The building, which dates back to the early 1900s, has been without a permanent tenant since being vacated by the school system in conjunction with the Wallace Educational Forum’s construction. School staff moved from East Spencer to downtown Salisbury. And the town purchased the building in 2016.
It still has plenty of potential. A developer out of Winston-Salem was considering renovating the property for senior housing last year but stopped short after not receiving tax credits, reporter Shavonne Walker wrote in Sunday’s Post (“Former RSS building in East Spencer ready for development”). The UNC School of Government’s Development Finance Initiative also studied whether it could be used as residential, office and retail space.
We’re hopeful that a developer will pursue redevelopment because the building is in the heart of East Spencer. And if bustling with activity, we suspect the entire town would benefit.
Laurel to Laurie and Rusty Shuping, who do their part to spread a little joy to strangers through an acre-sized sunflower field.
The Shupings invite passersby to take photos dawn to dusk at the field of flowers they’ve grown. And starting Monday, people were also able to cut down flowers to keep.
The Shupings placed a donation box nearby for Open Heart Global Ministries, which makes missions trips to Ecuador and builds churches, operates a seminary, developers greenhouses and provides various supplies to folks who live in the country.
We could use more people like Laurie and Rusty Shuping in the world.
Laurel to the foster parents, social workers, counselors and others who work tirelessly to serve children and teens in foster care.
As news intern Natalie Alms wrote in Tuesday’s Post (“Foster parent shortage means some children without homes”), there’s been an increase in foster children across North Carolina of late.
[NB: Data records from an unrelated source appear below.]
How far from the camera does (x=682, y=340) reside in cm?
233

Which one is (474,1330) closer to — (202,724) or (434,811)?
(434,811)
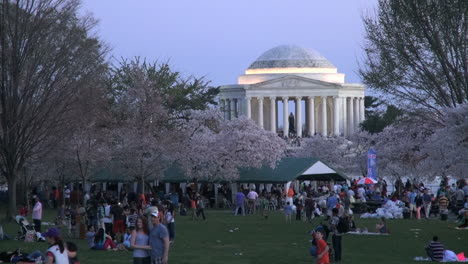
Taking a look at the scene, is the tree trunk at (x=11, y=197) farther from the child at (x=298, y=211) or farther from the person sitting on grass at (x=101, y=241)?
the person sitting on grass at (x=101, y=241)

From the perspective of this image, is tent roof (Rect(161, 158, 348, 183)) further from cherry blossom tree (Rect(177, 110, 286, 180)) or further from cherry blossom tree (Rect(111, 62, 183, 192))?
cherry blossom tree (Rect(111, 62, 183, 192))

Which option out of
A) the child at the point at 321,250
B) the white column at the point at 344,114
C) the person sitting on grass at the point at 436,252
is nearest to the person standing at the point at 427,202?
the person sitting on grass at the point at 436,252

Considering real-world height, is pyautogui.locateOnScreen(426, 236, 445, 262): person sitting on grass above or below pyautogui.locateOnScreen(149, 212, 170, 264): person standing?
below

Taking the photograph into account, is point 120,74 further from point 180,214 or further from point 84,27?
point 84,27

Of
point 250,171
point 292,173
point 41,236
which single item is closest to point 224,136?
point 250,171

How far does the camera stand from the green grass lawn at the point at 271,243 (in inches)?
1150

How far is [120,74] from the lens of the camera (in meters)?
87.6

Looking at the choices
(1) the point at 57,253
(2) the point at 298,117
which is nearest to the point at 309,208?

In 2012, there were 8,461 foster children and in 2017, there were 10,706 in the state.
The reason? The opioid crisis was offered by the Children’s Hope Alliance’s Marc Murphy. Though, other reasons might be that adults are less likely than they used to be to take in a foster child. In Rowan, there are 56 foster homes and 173 children, meaning that some have to be housed outside of the county.
Social work is far from an easy job, especially when it requires staying overnight at the office because a child could not be placed by the end of the day. Those who work in the field do it because of a passion to make a difference in the lives of vulnerable children and they deserve much more praise than they receive on a daily basis.